"Kasus UPS ini hampir mirip modusnya dengan begal motor," ujar Peneliti Bidang Divisi Monitoring Pelayanan Publik ICW, Febri Diansyah, di Jakarta Pusat, Senin (23/3/2015).
Awalnya, kata Febri, seseorang pembegal terkena candu akibat obat-obatan. Lama-kelamaan ia jadi berutang. Untuk menutupi utang, ia terpaksa membegal.
"Begitu juga di DPRD DKI. Kami menduga karena mereka (DPRD DKI) biasa menyusupi anggaran UPS tahun 2014, mendadak tidak bisa di tahun 2015. Bayangkan saja Rp 300 miliar, bisa untung setengahnya enak kan," terangnya.
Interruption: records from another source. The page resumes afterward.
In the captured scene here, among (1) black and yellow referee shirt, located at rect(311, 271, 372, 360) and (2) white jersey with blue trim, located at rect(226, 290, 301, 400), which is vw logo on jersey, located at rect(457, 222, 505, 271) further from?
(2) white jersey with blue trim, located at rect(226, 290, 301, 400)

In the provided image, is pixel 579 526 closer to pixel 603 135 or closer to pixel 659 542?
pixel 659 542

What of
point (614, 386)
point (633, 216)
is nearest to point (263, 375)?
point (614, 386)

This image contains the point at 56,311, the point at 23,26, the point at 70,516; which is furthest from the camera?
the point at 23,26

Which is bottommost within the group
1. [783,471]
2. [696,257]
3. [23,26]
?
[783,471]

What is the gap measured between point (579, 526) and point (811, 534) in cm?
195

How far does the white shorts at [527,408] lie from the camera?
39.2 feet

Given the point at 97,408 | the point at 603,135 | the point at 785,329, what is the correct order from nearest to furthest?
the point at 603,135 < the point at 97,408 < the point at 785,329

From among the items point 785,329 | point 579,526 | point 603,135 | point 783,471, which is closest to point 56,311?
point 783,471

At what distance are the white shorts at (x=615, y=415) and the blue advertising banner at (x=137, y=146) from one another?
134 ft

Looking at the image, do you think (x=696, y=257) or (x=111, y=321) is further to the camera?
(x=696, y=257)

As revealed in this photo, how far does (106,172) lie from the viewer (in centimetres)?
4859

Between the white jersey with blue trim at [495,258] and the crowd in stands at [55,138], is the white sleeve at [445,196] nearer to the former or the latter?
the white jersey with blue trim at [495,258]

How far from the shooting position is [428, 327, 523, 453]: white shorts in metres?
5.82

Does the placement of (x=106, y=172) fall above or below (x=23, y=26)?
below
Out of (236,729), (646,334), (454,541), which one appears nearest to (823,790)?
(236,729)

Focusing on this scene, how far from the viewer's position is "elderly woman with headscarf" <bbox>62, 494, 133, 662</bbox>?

Kesamaan yang kedua, menurut Febri, pelaku begal tergolong sosok yang sadis. Saat terdesak, pembegal tak segan-segan untuk membunuh korbannya. "DPRD DKI juga begitu. Begitu ketahuan ada yang membocorkan (kasus UPS), terjadilah pembunuhan. Ya, hak angket itu," sindir Febri.
"Hampir sama dengan pembegal, ada penadah. APBD setelah membuat mata alokasi anggaran, itu ada penadahnya. Mereka siap jadi pemasok barangnya," ujar Febri.
Untuk diketahui, kasus ini tengah diselidiki oleh Bareskrim Mabes Polri guna menindaklanjuti temuan Badan Pengawasan Keuangan dan Pembangunan (BPKP) DKI Jakarta. Berdasarkan laporan BPKP DKI, ditemukan indikasi korupsi senilai Rp 300 miliar dari pengadaan UPS di 49 sekolah Jakarta Barat dan Jakarta Pusat. Akibatnya, negara dirugikan hingga Rp 50 miliar.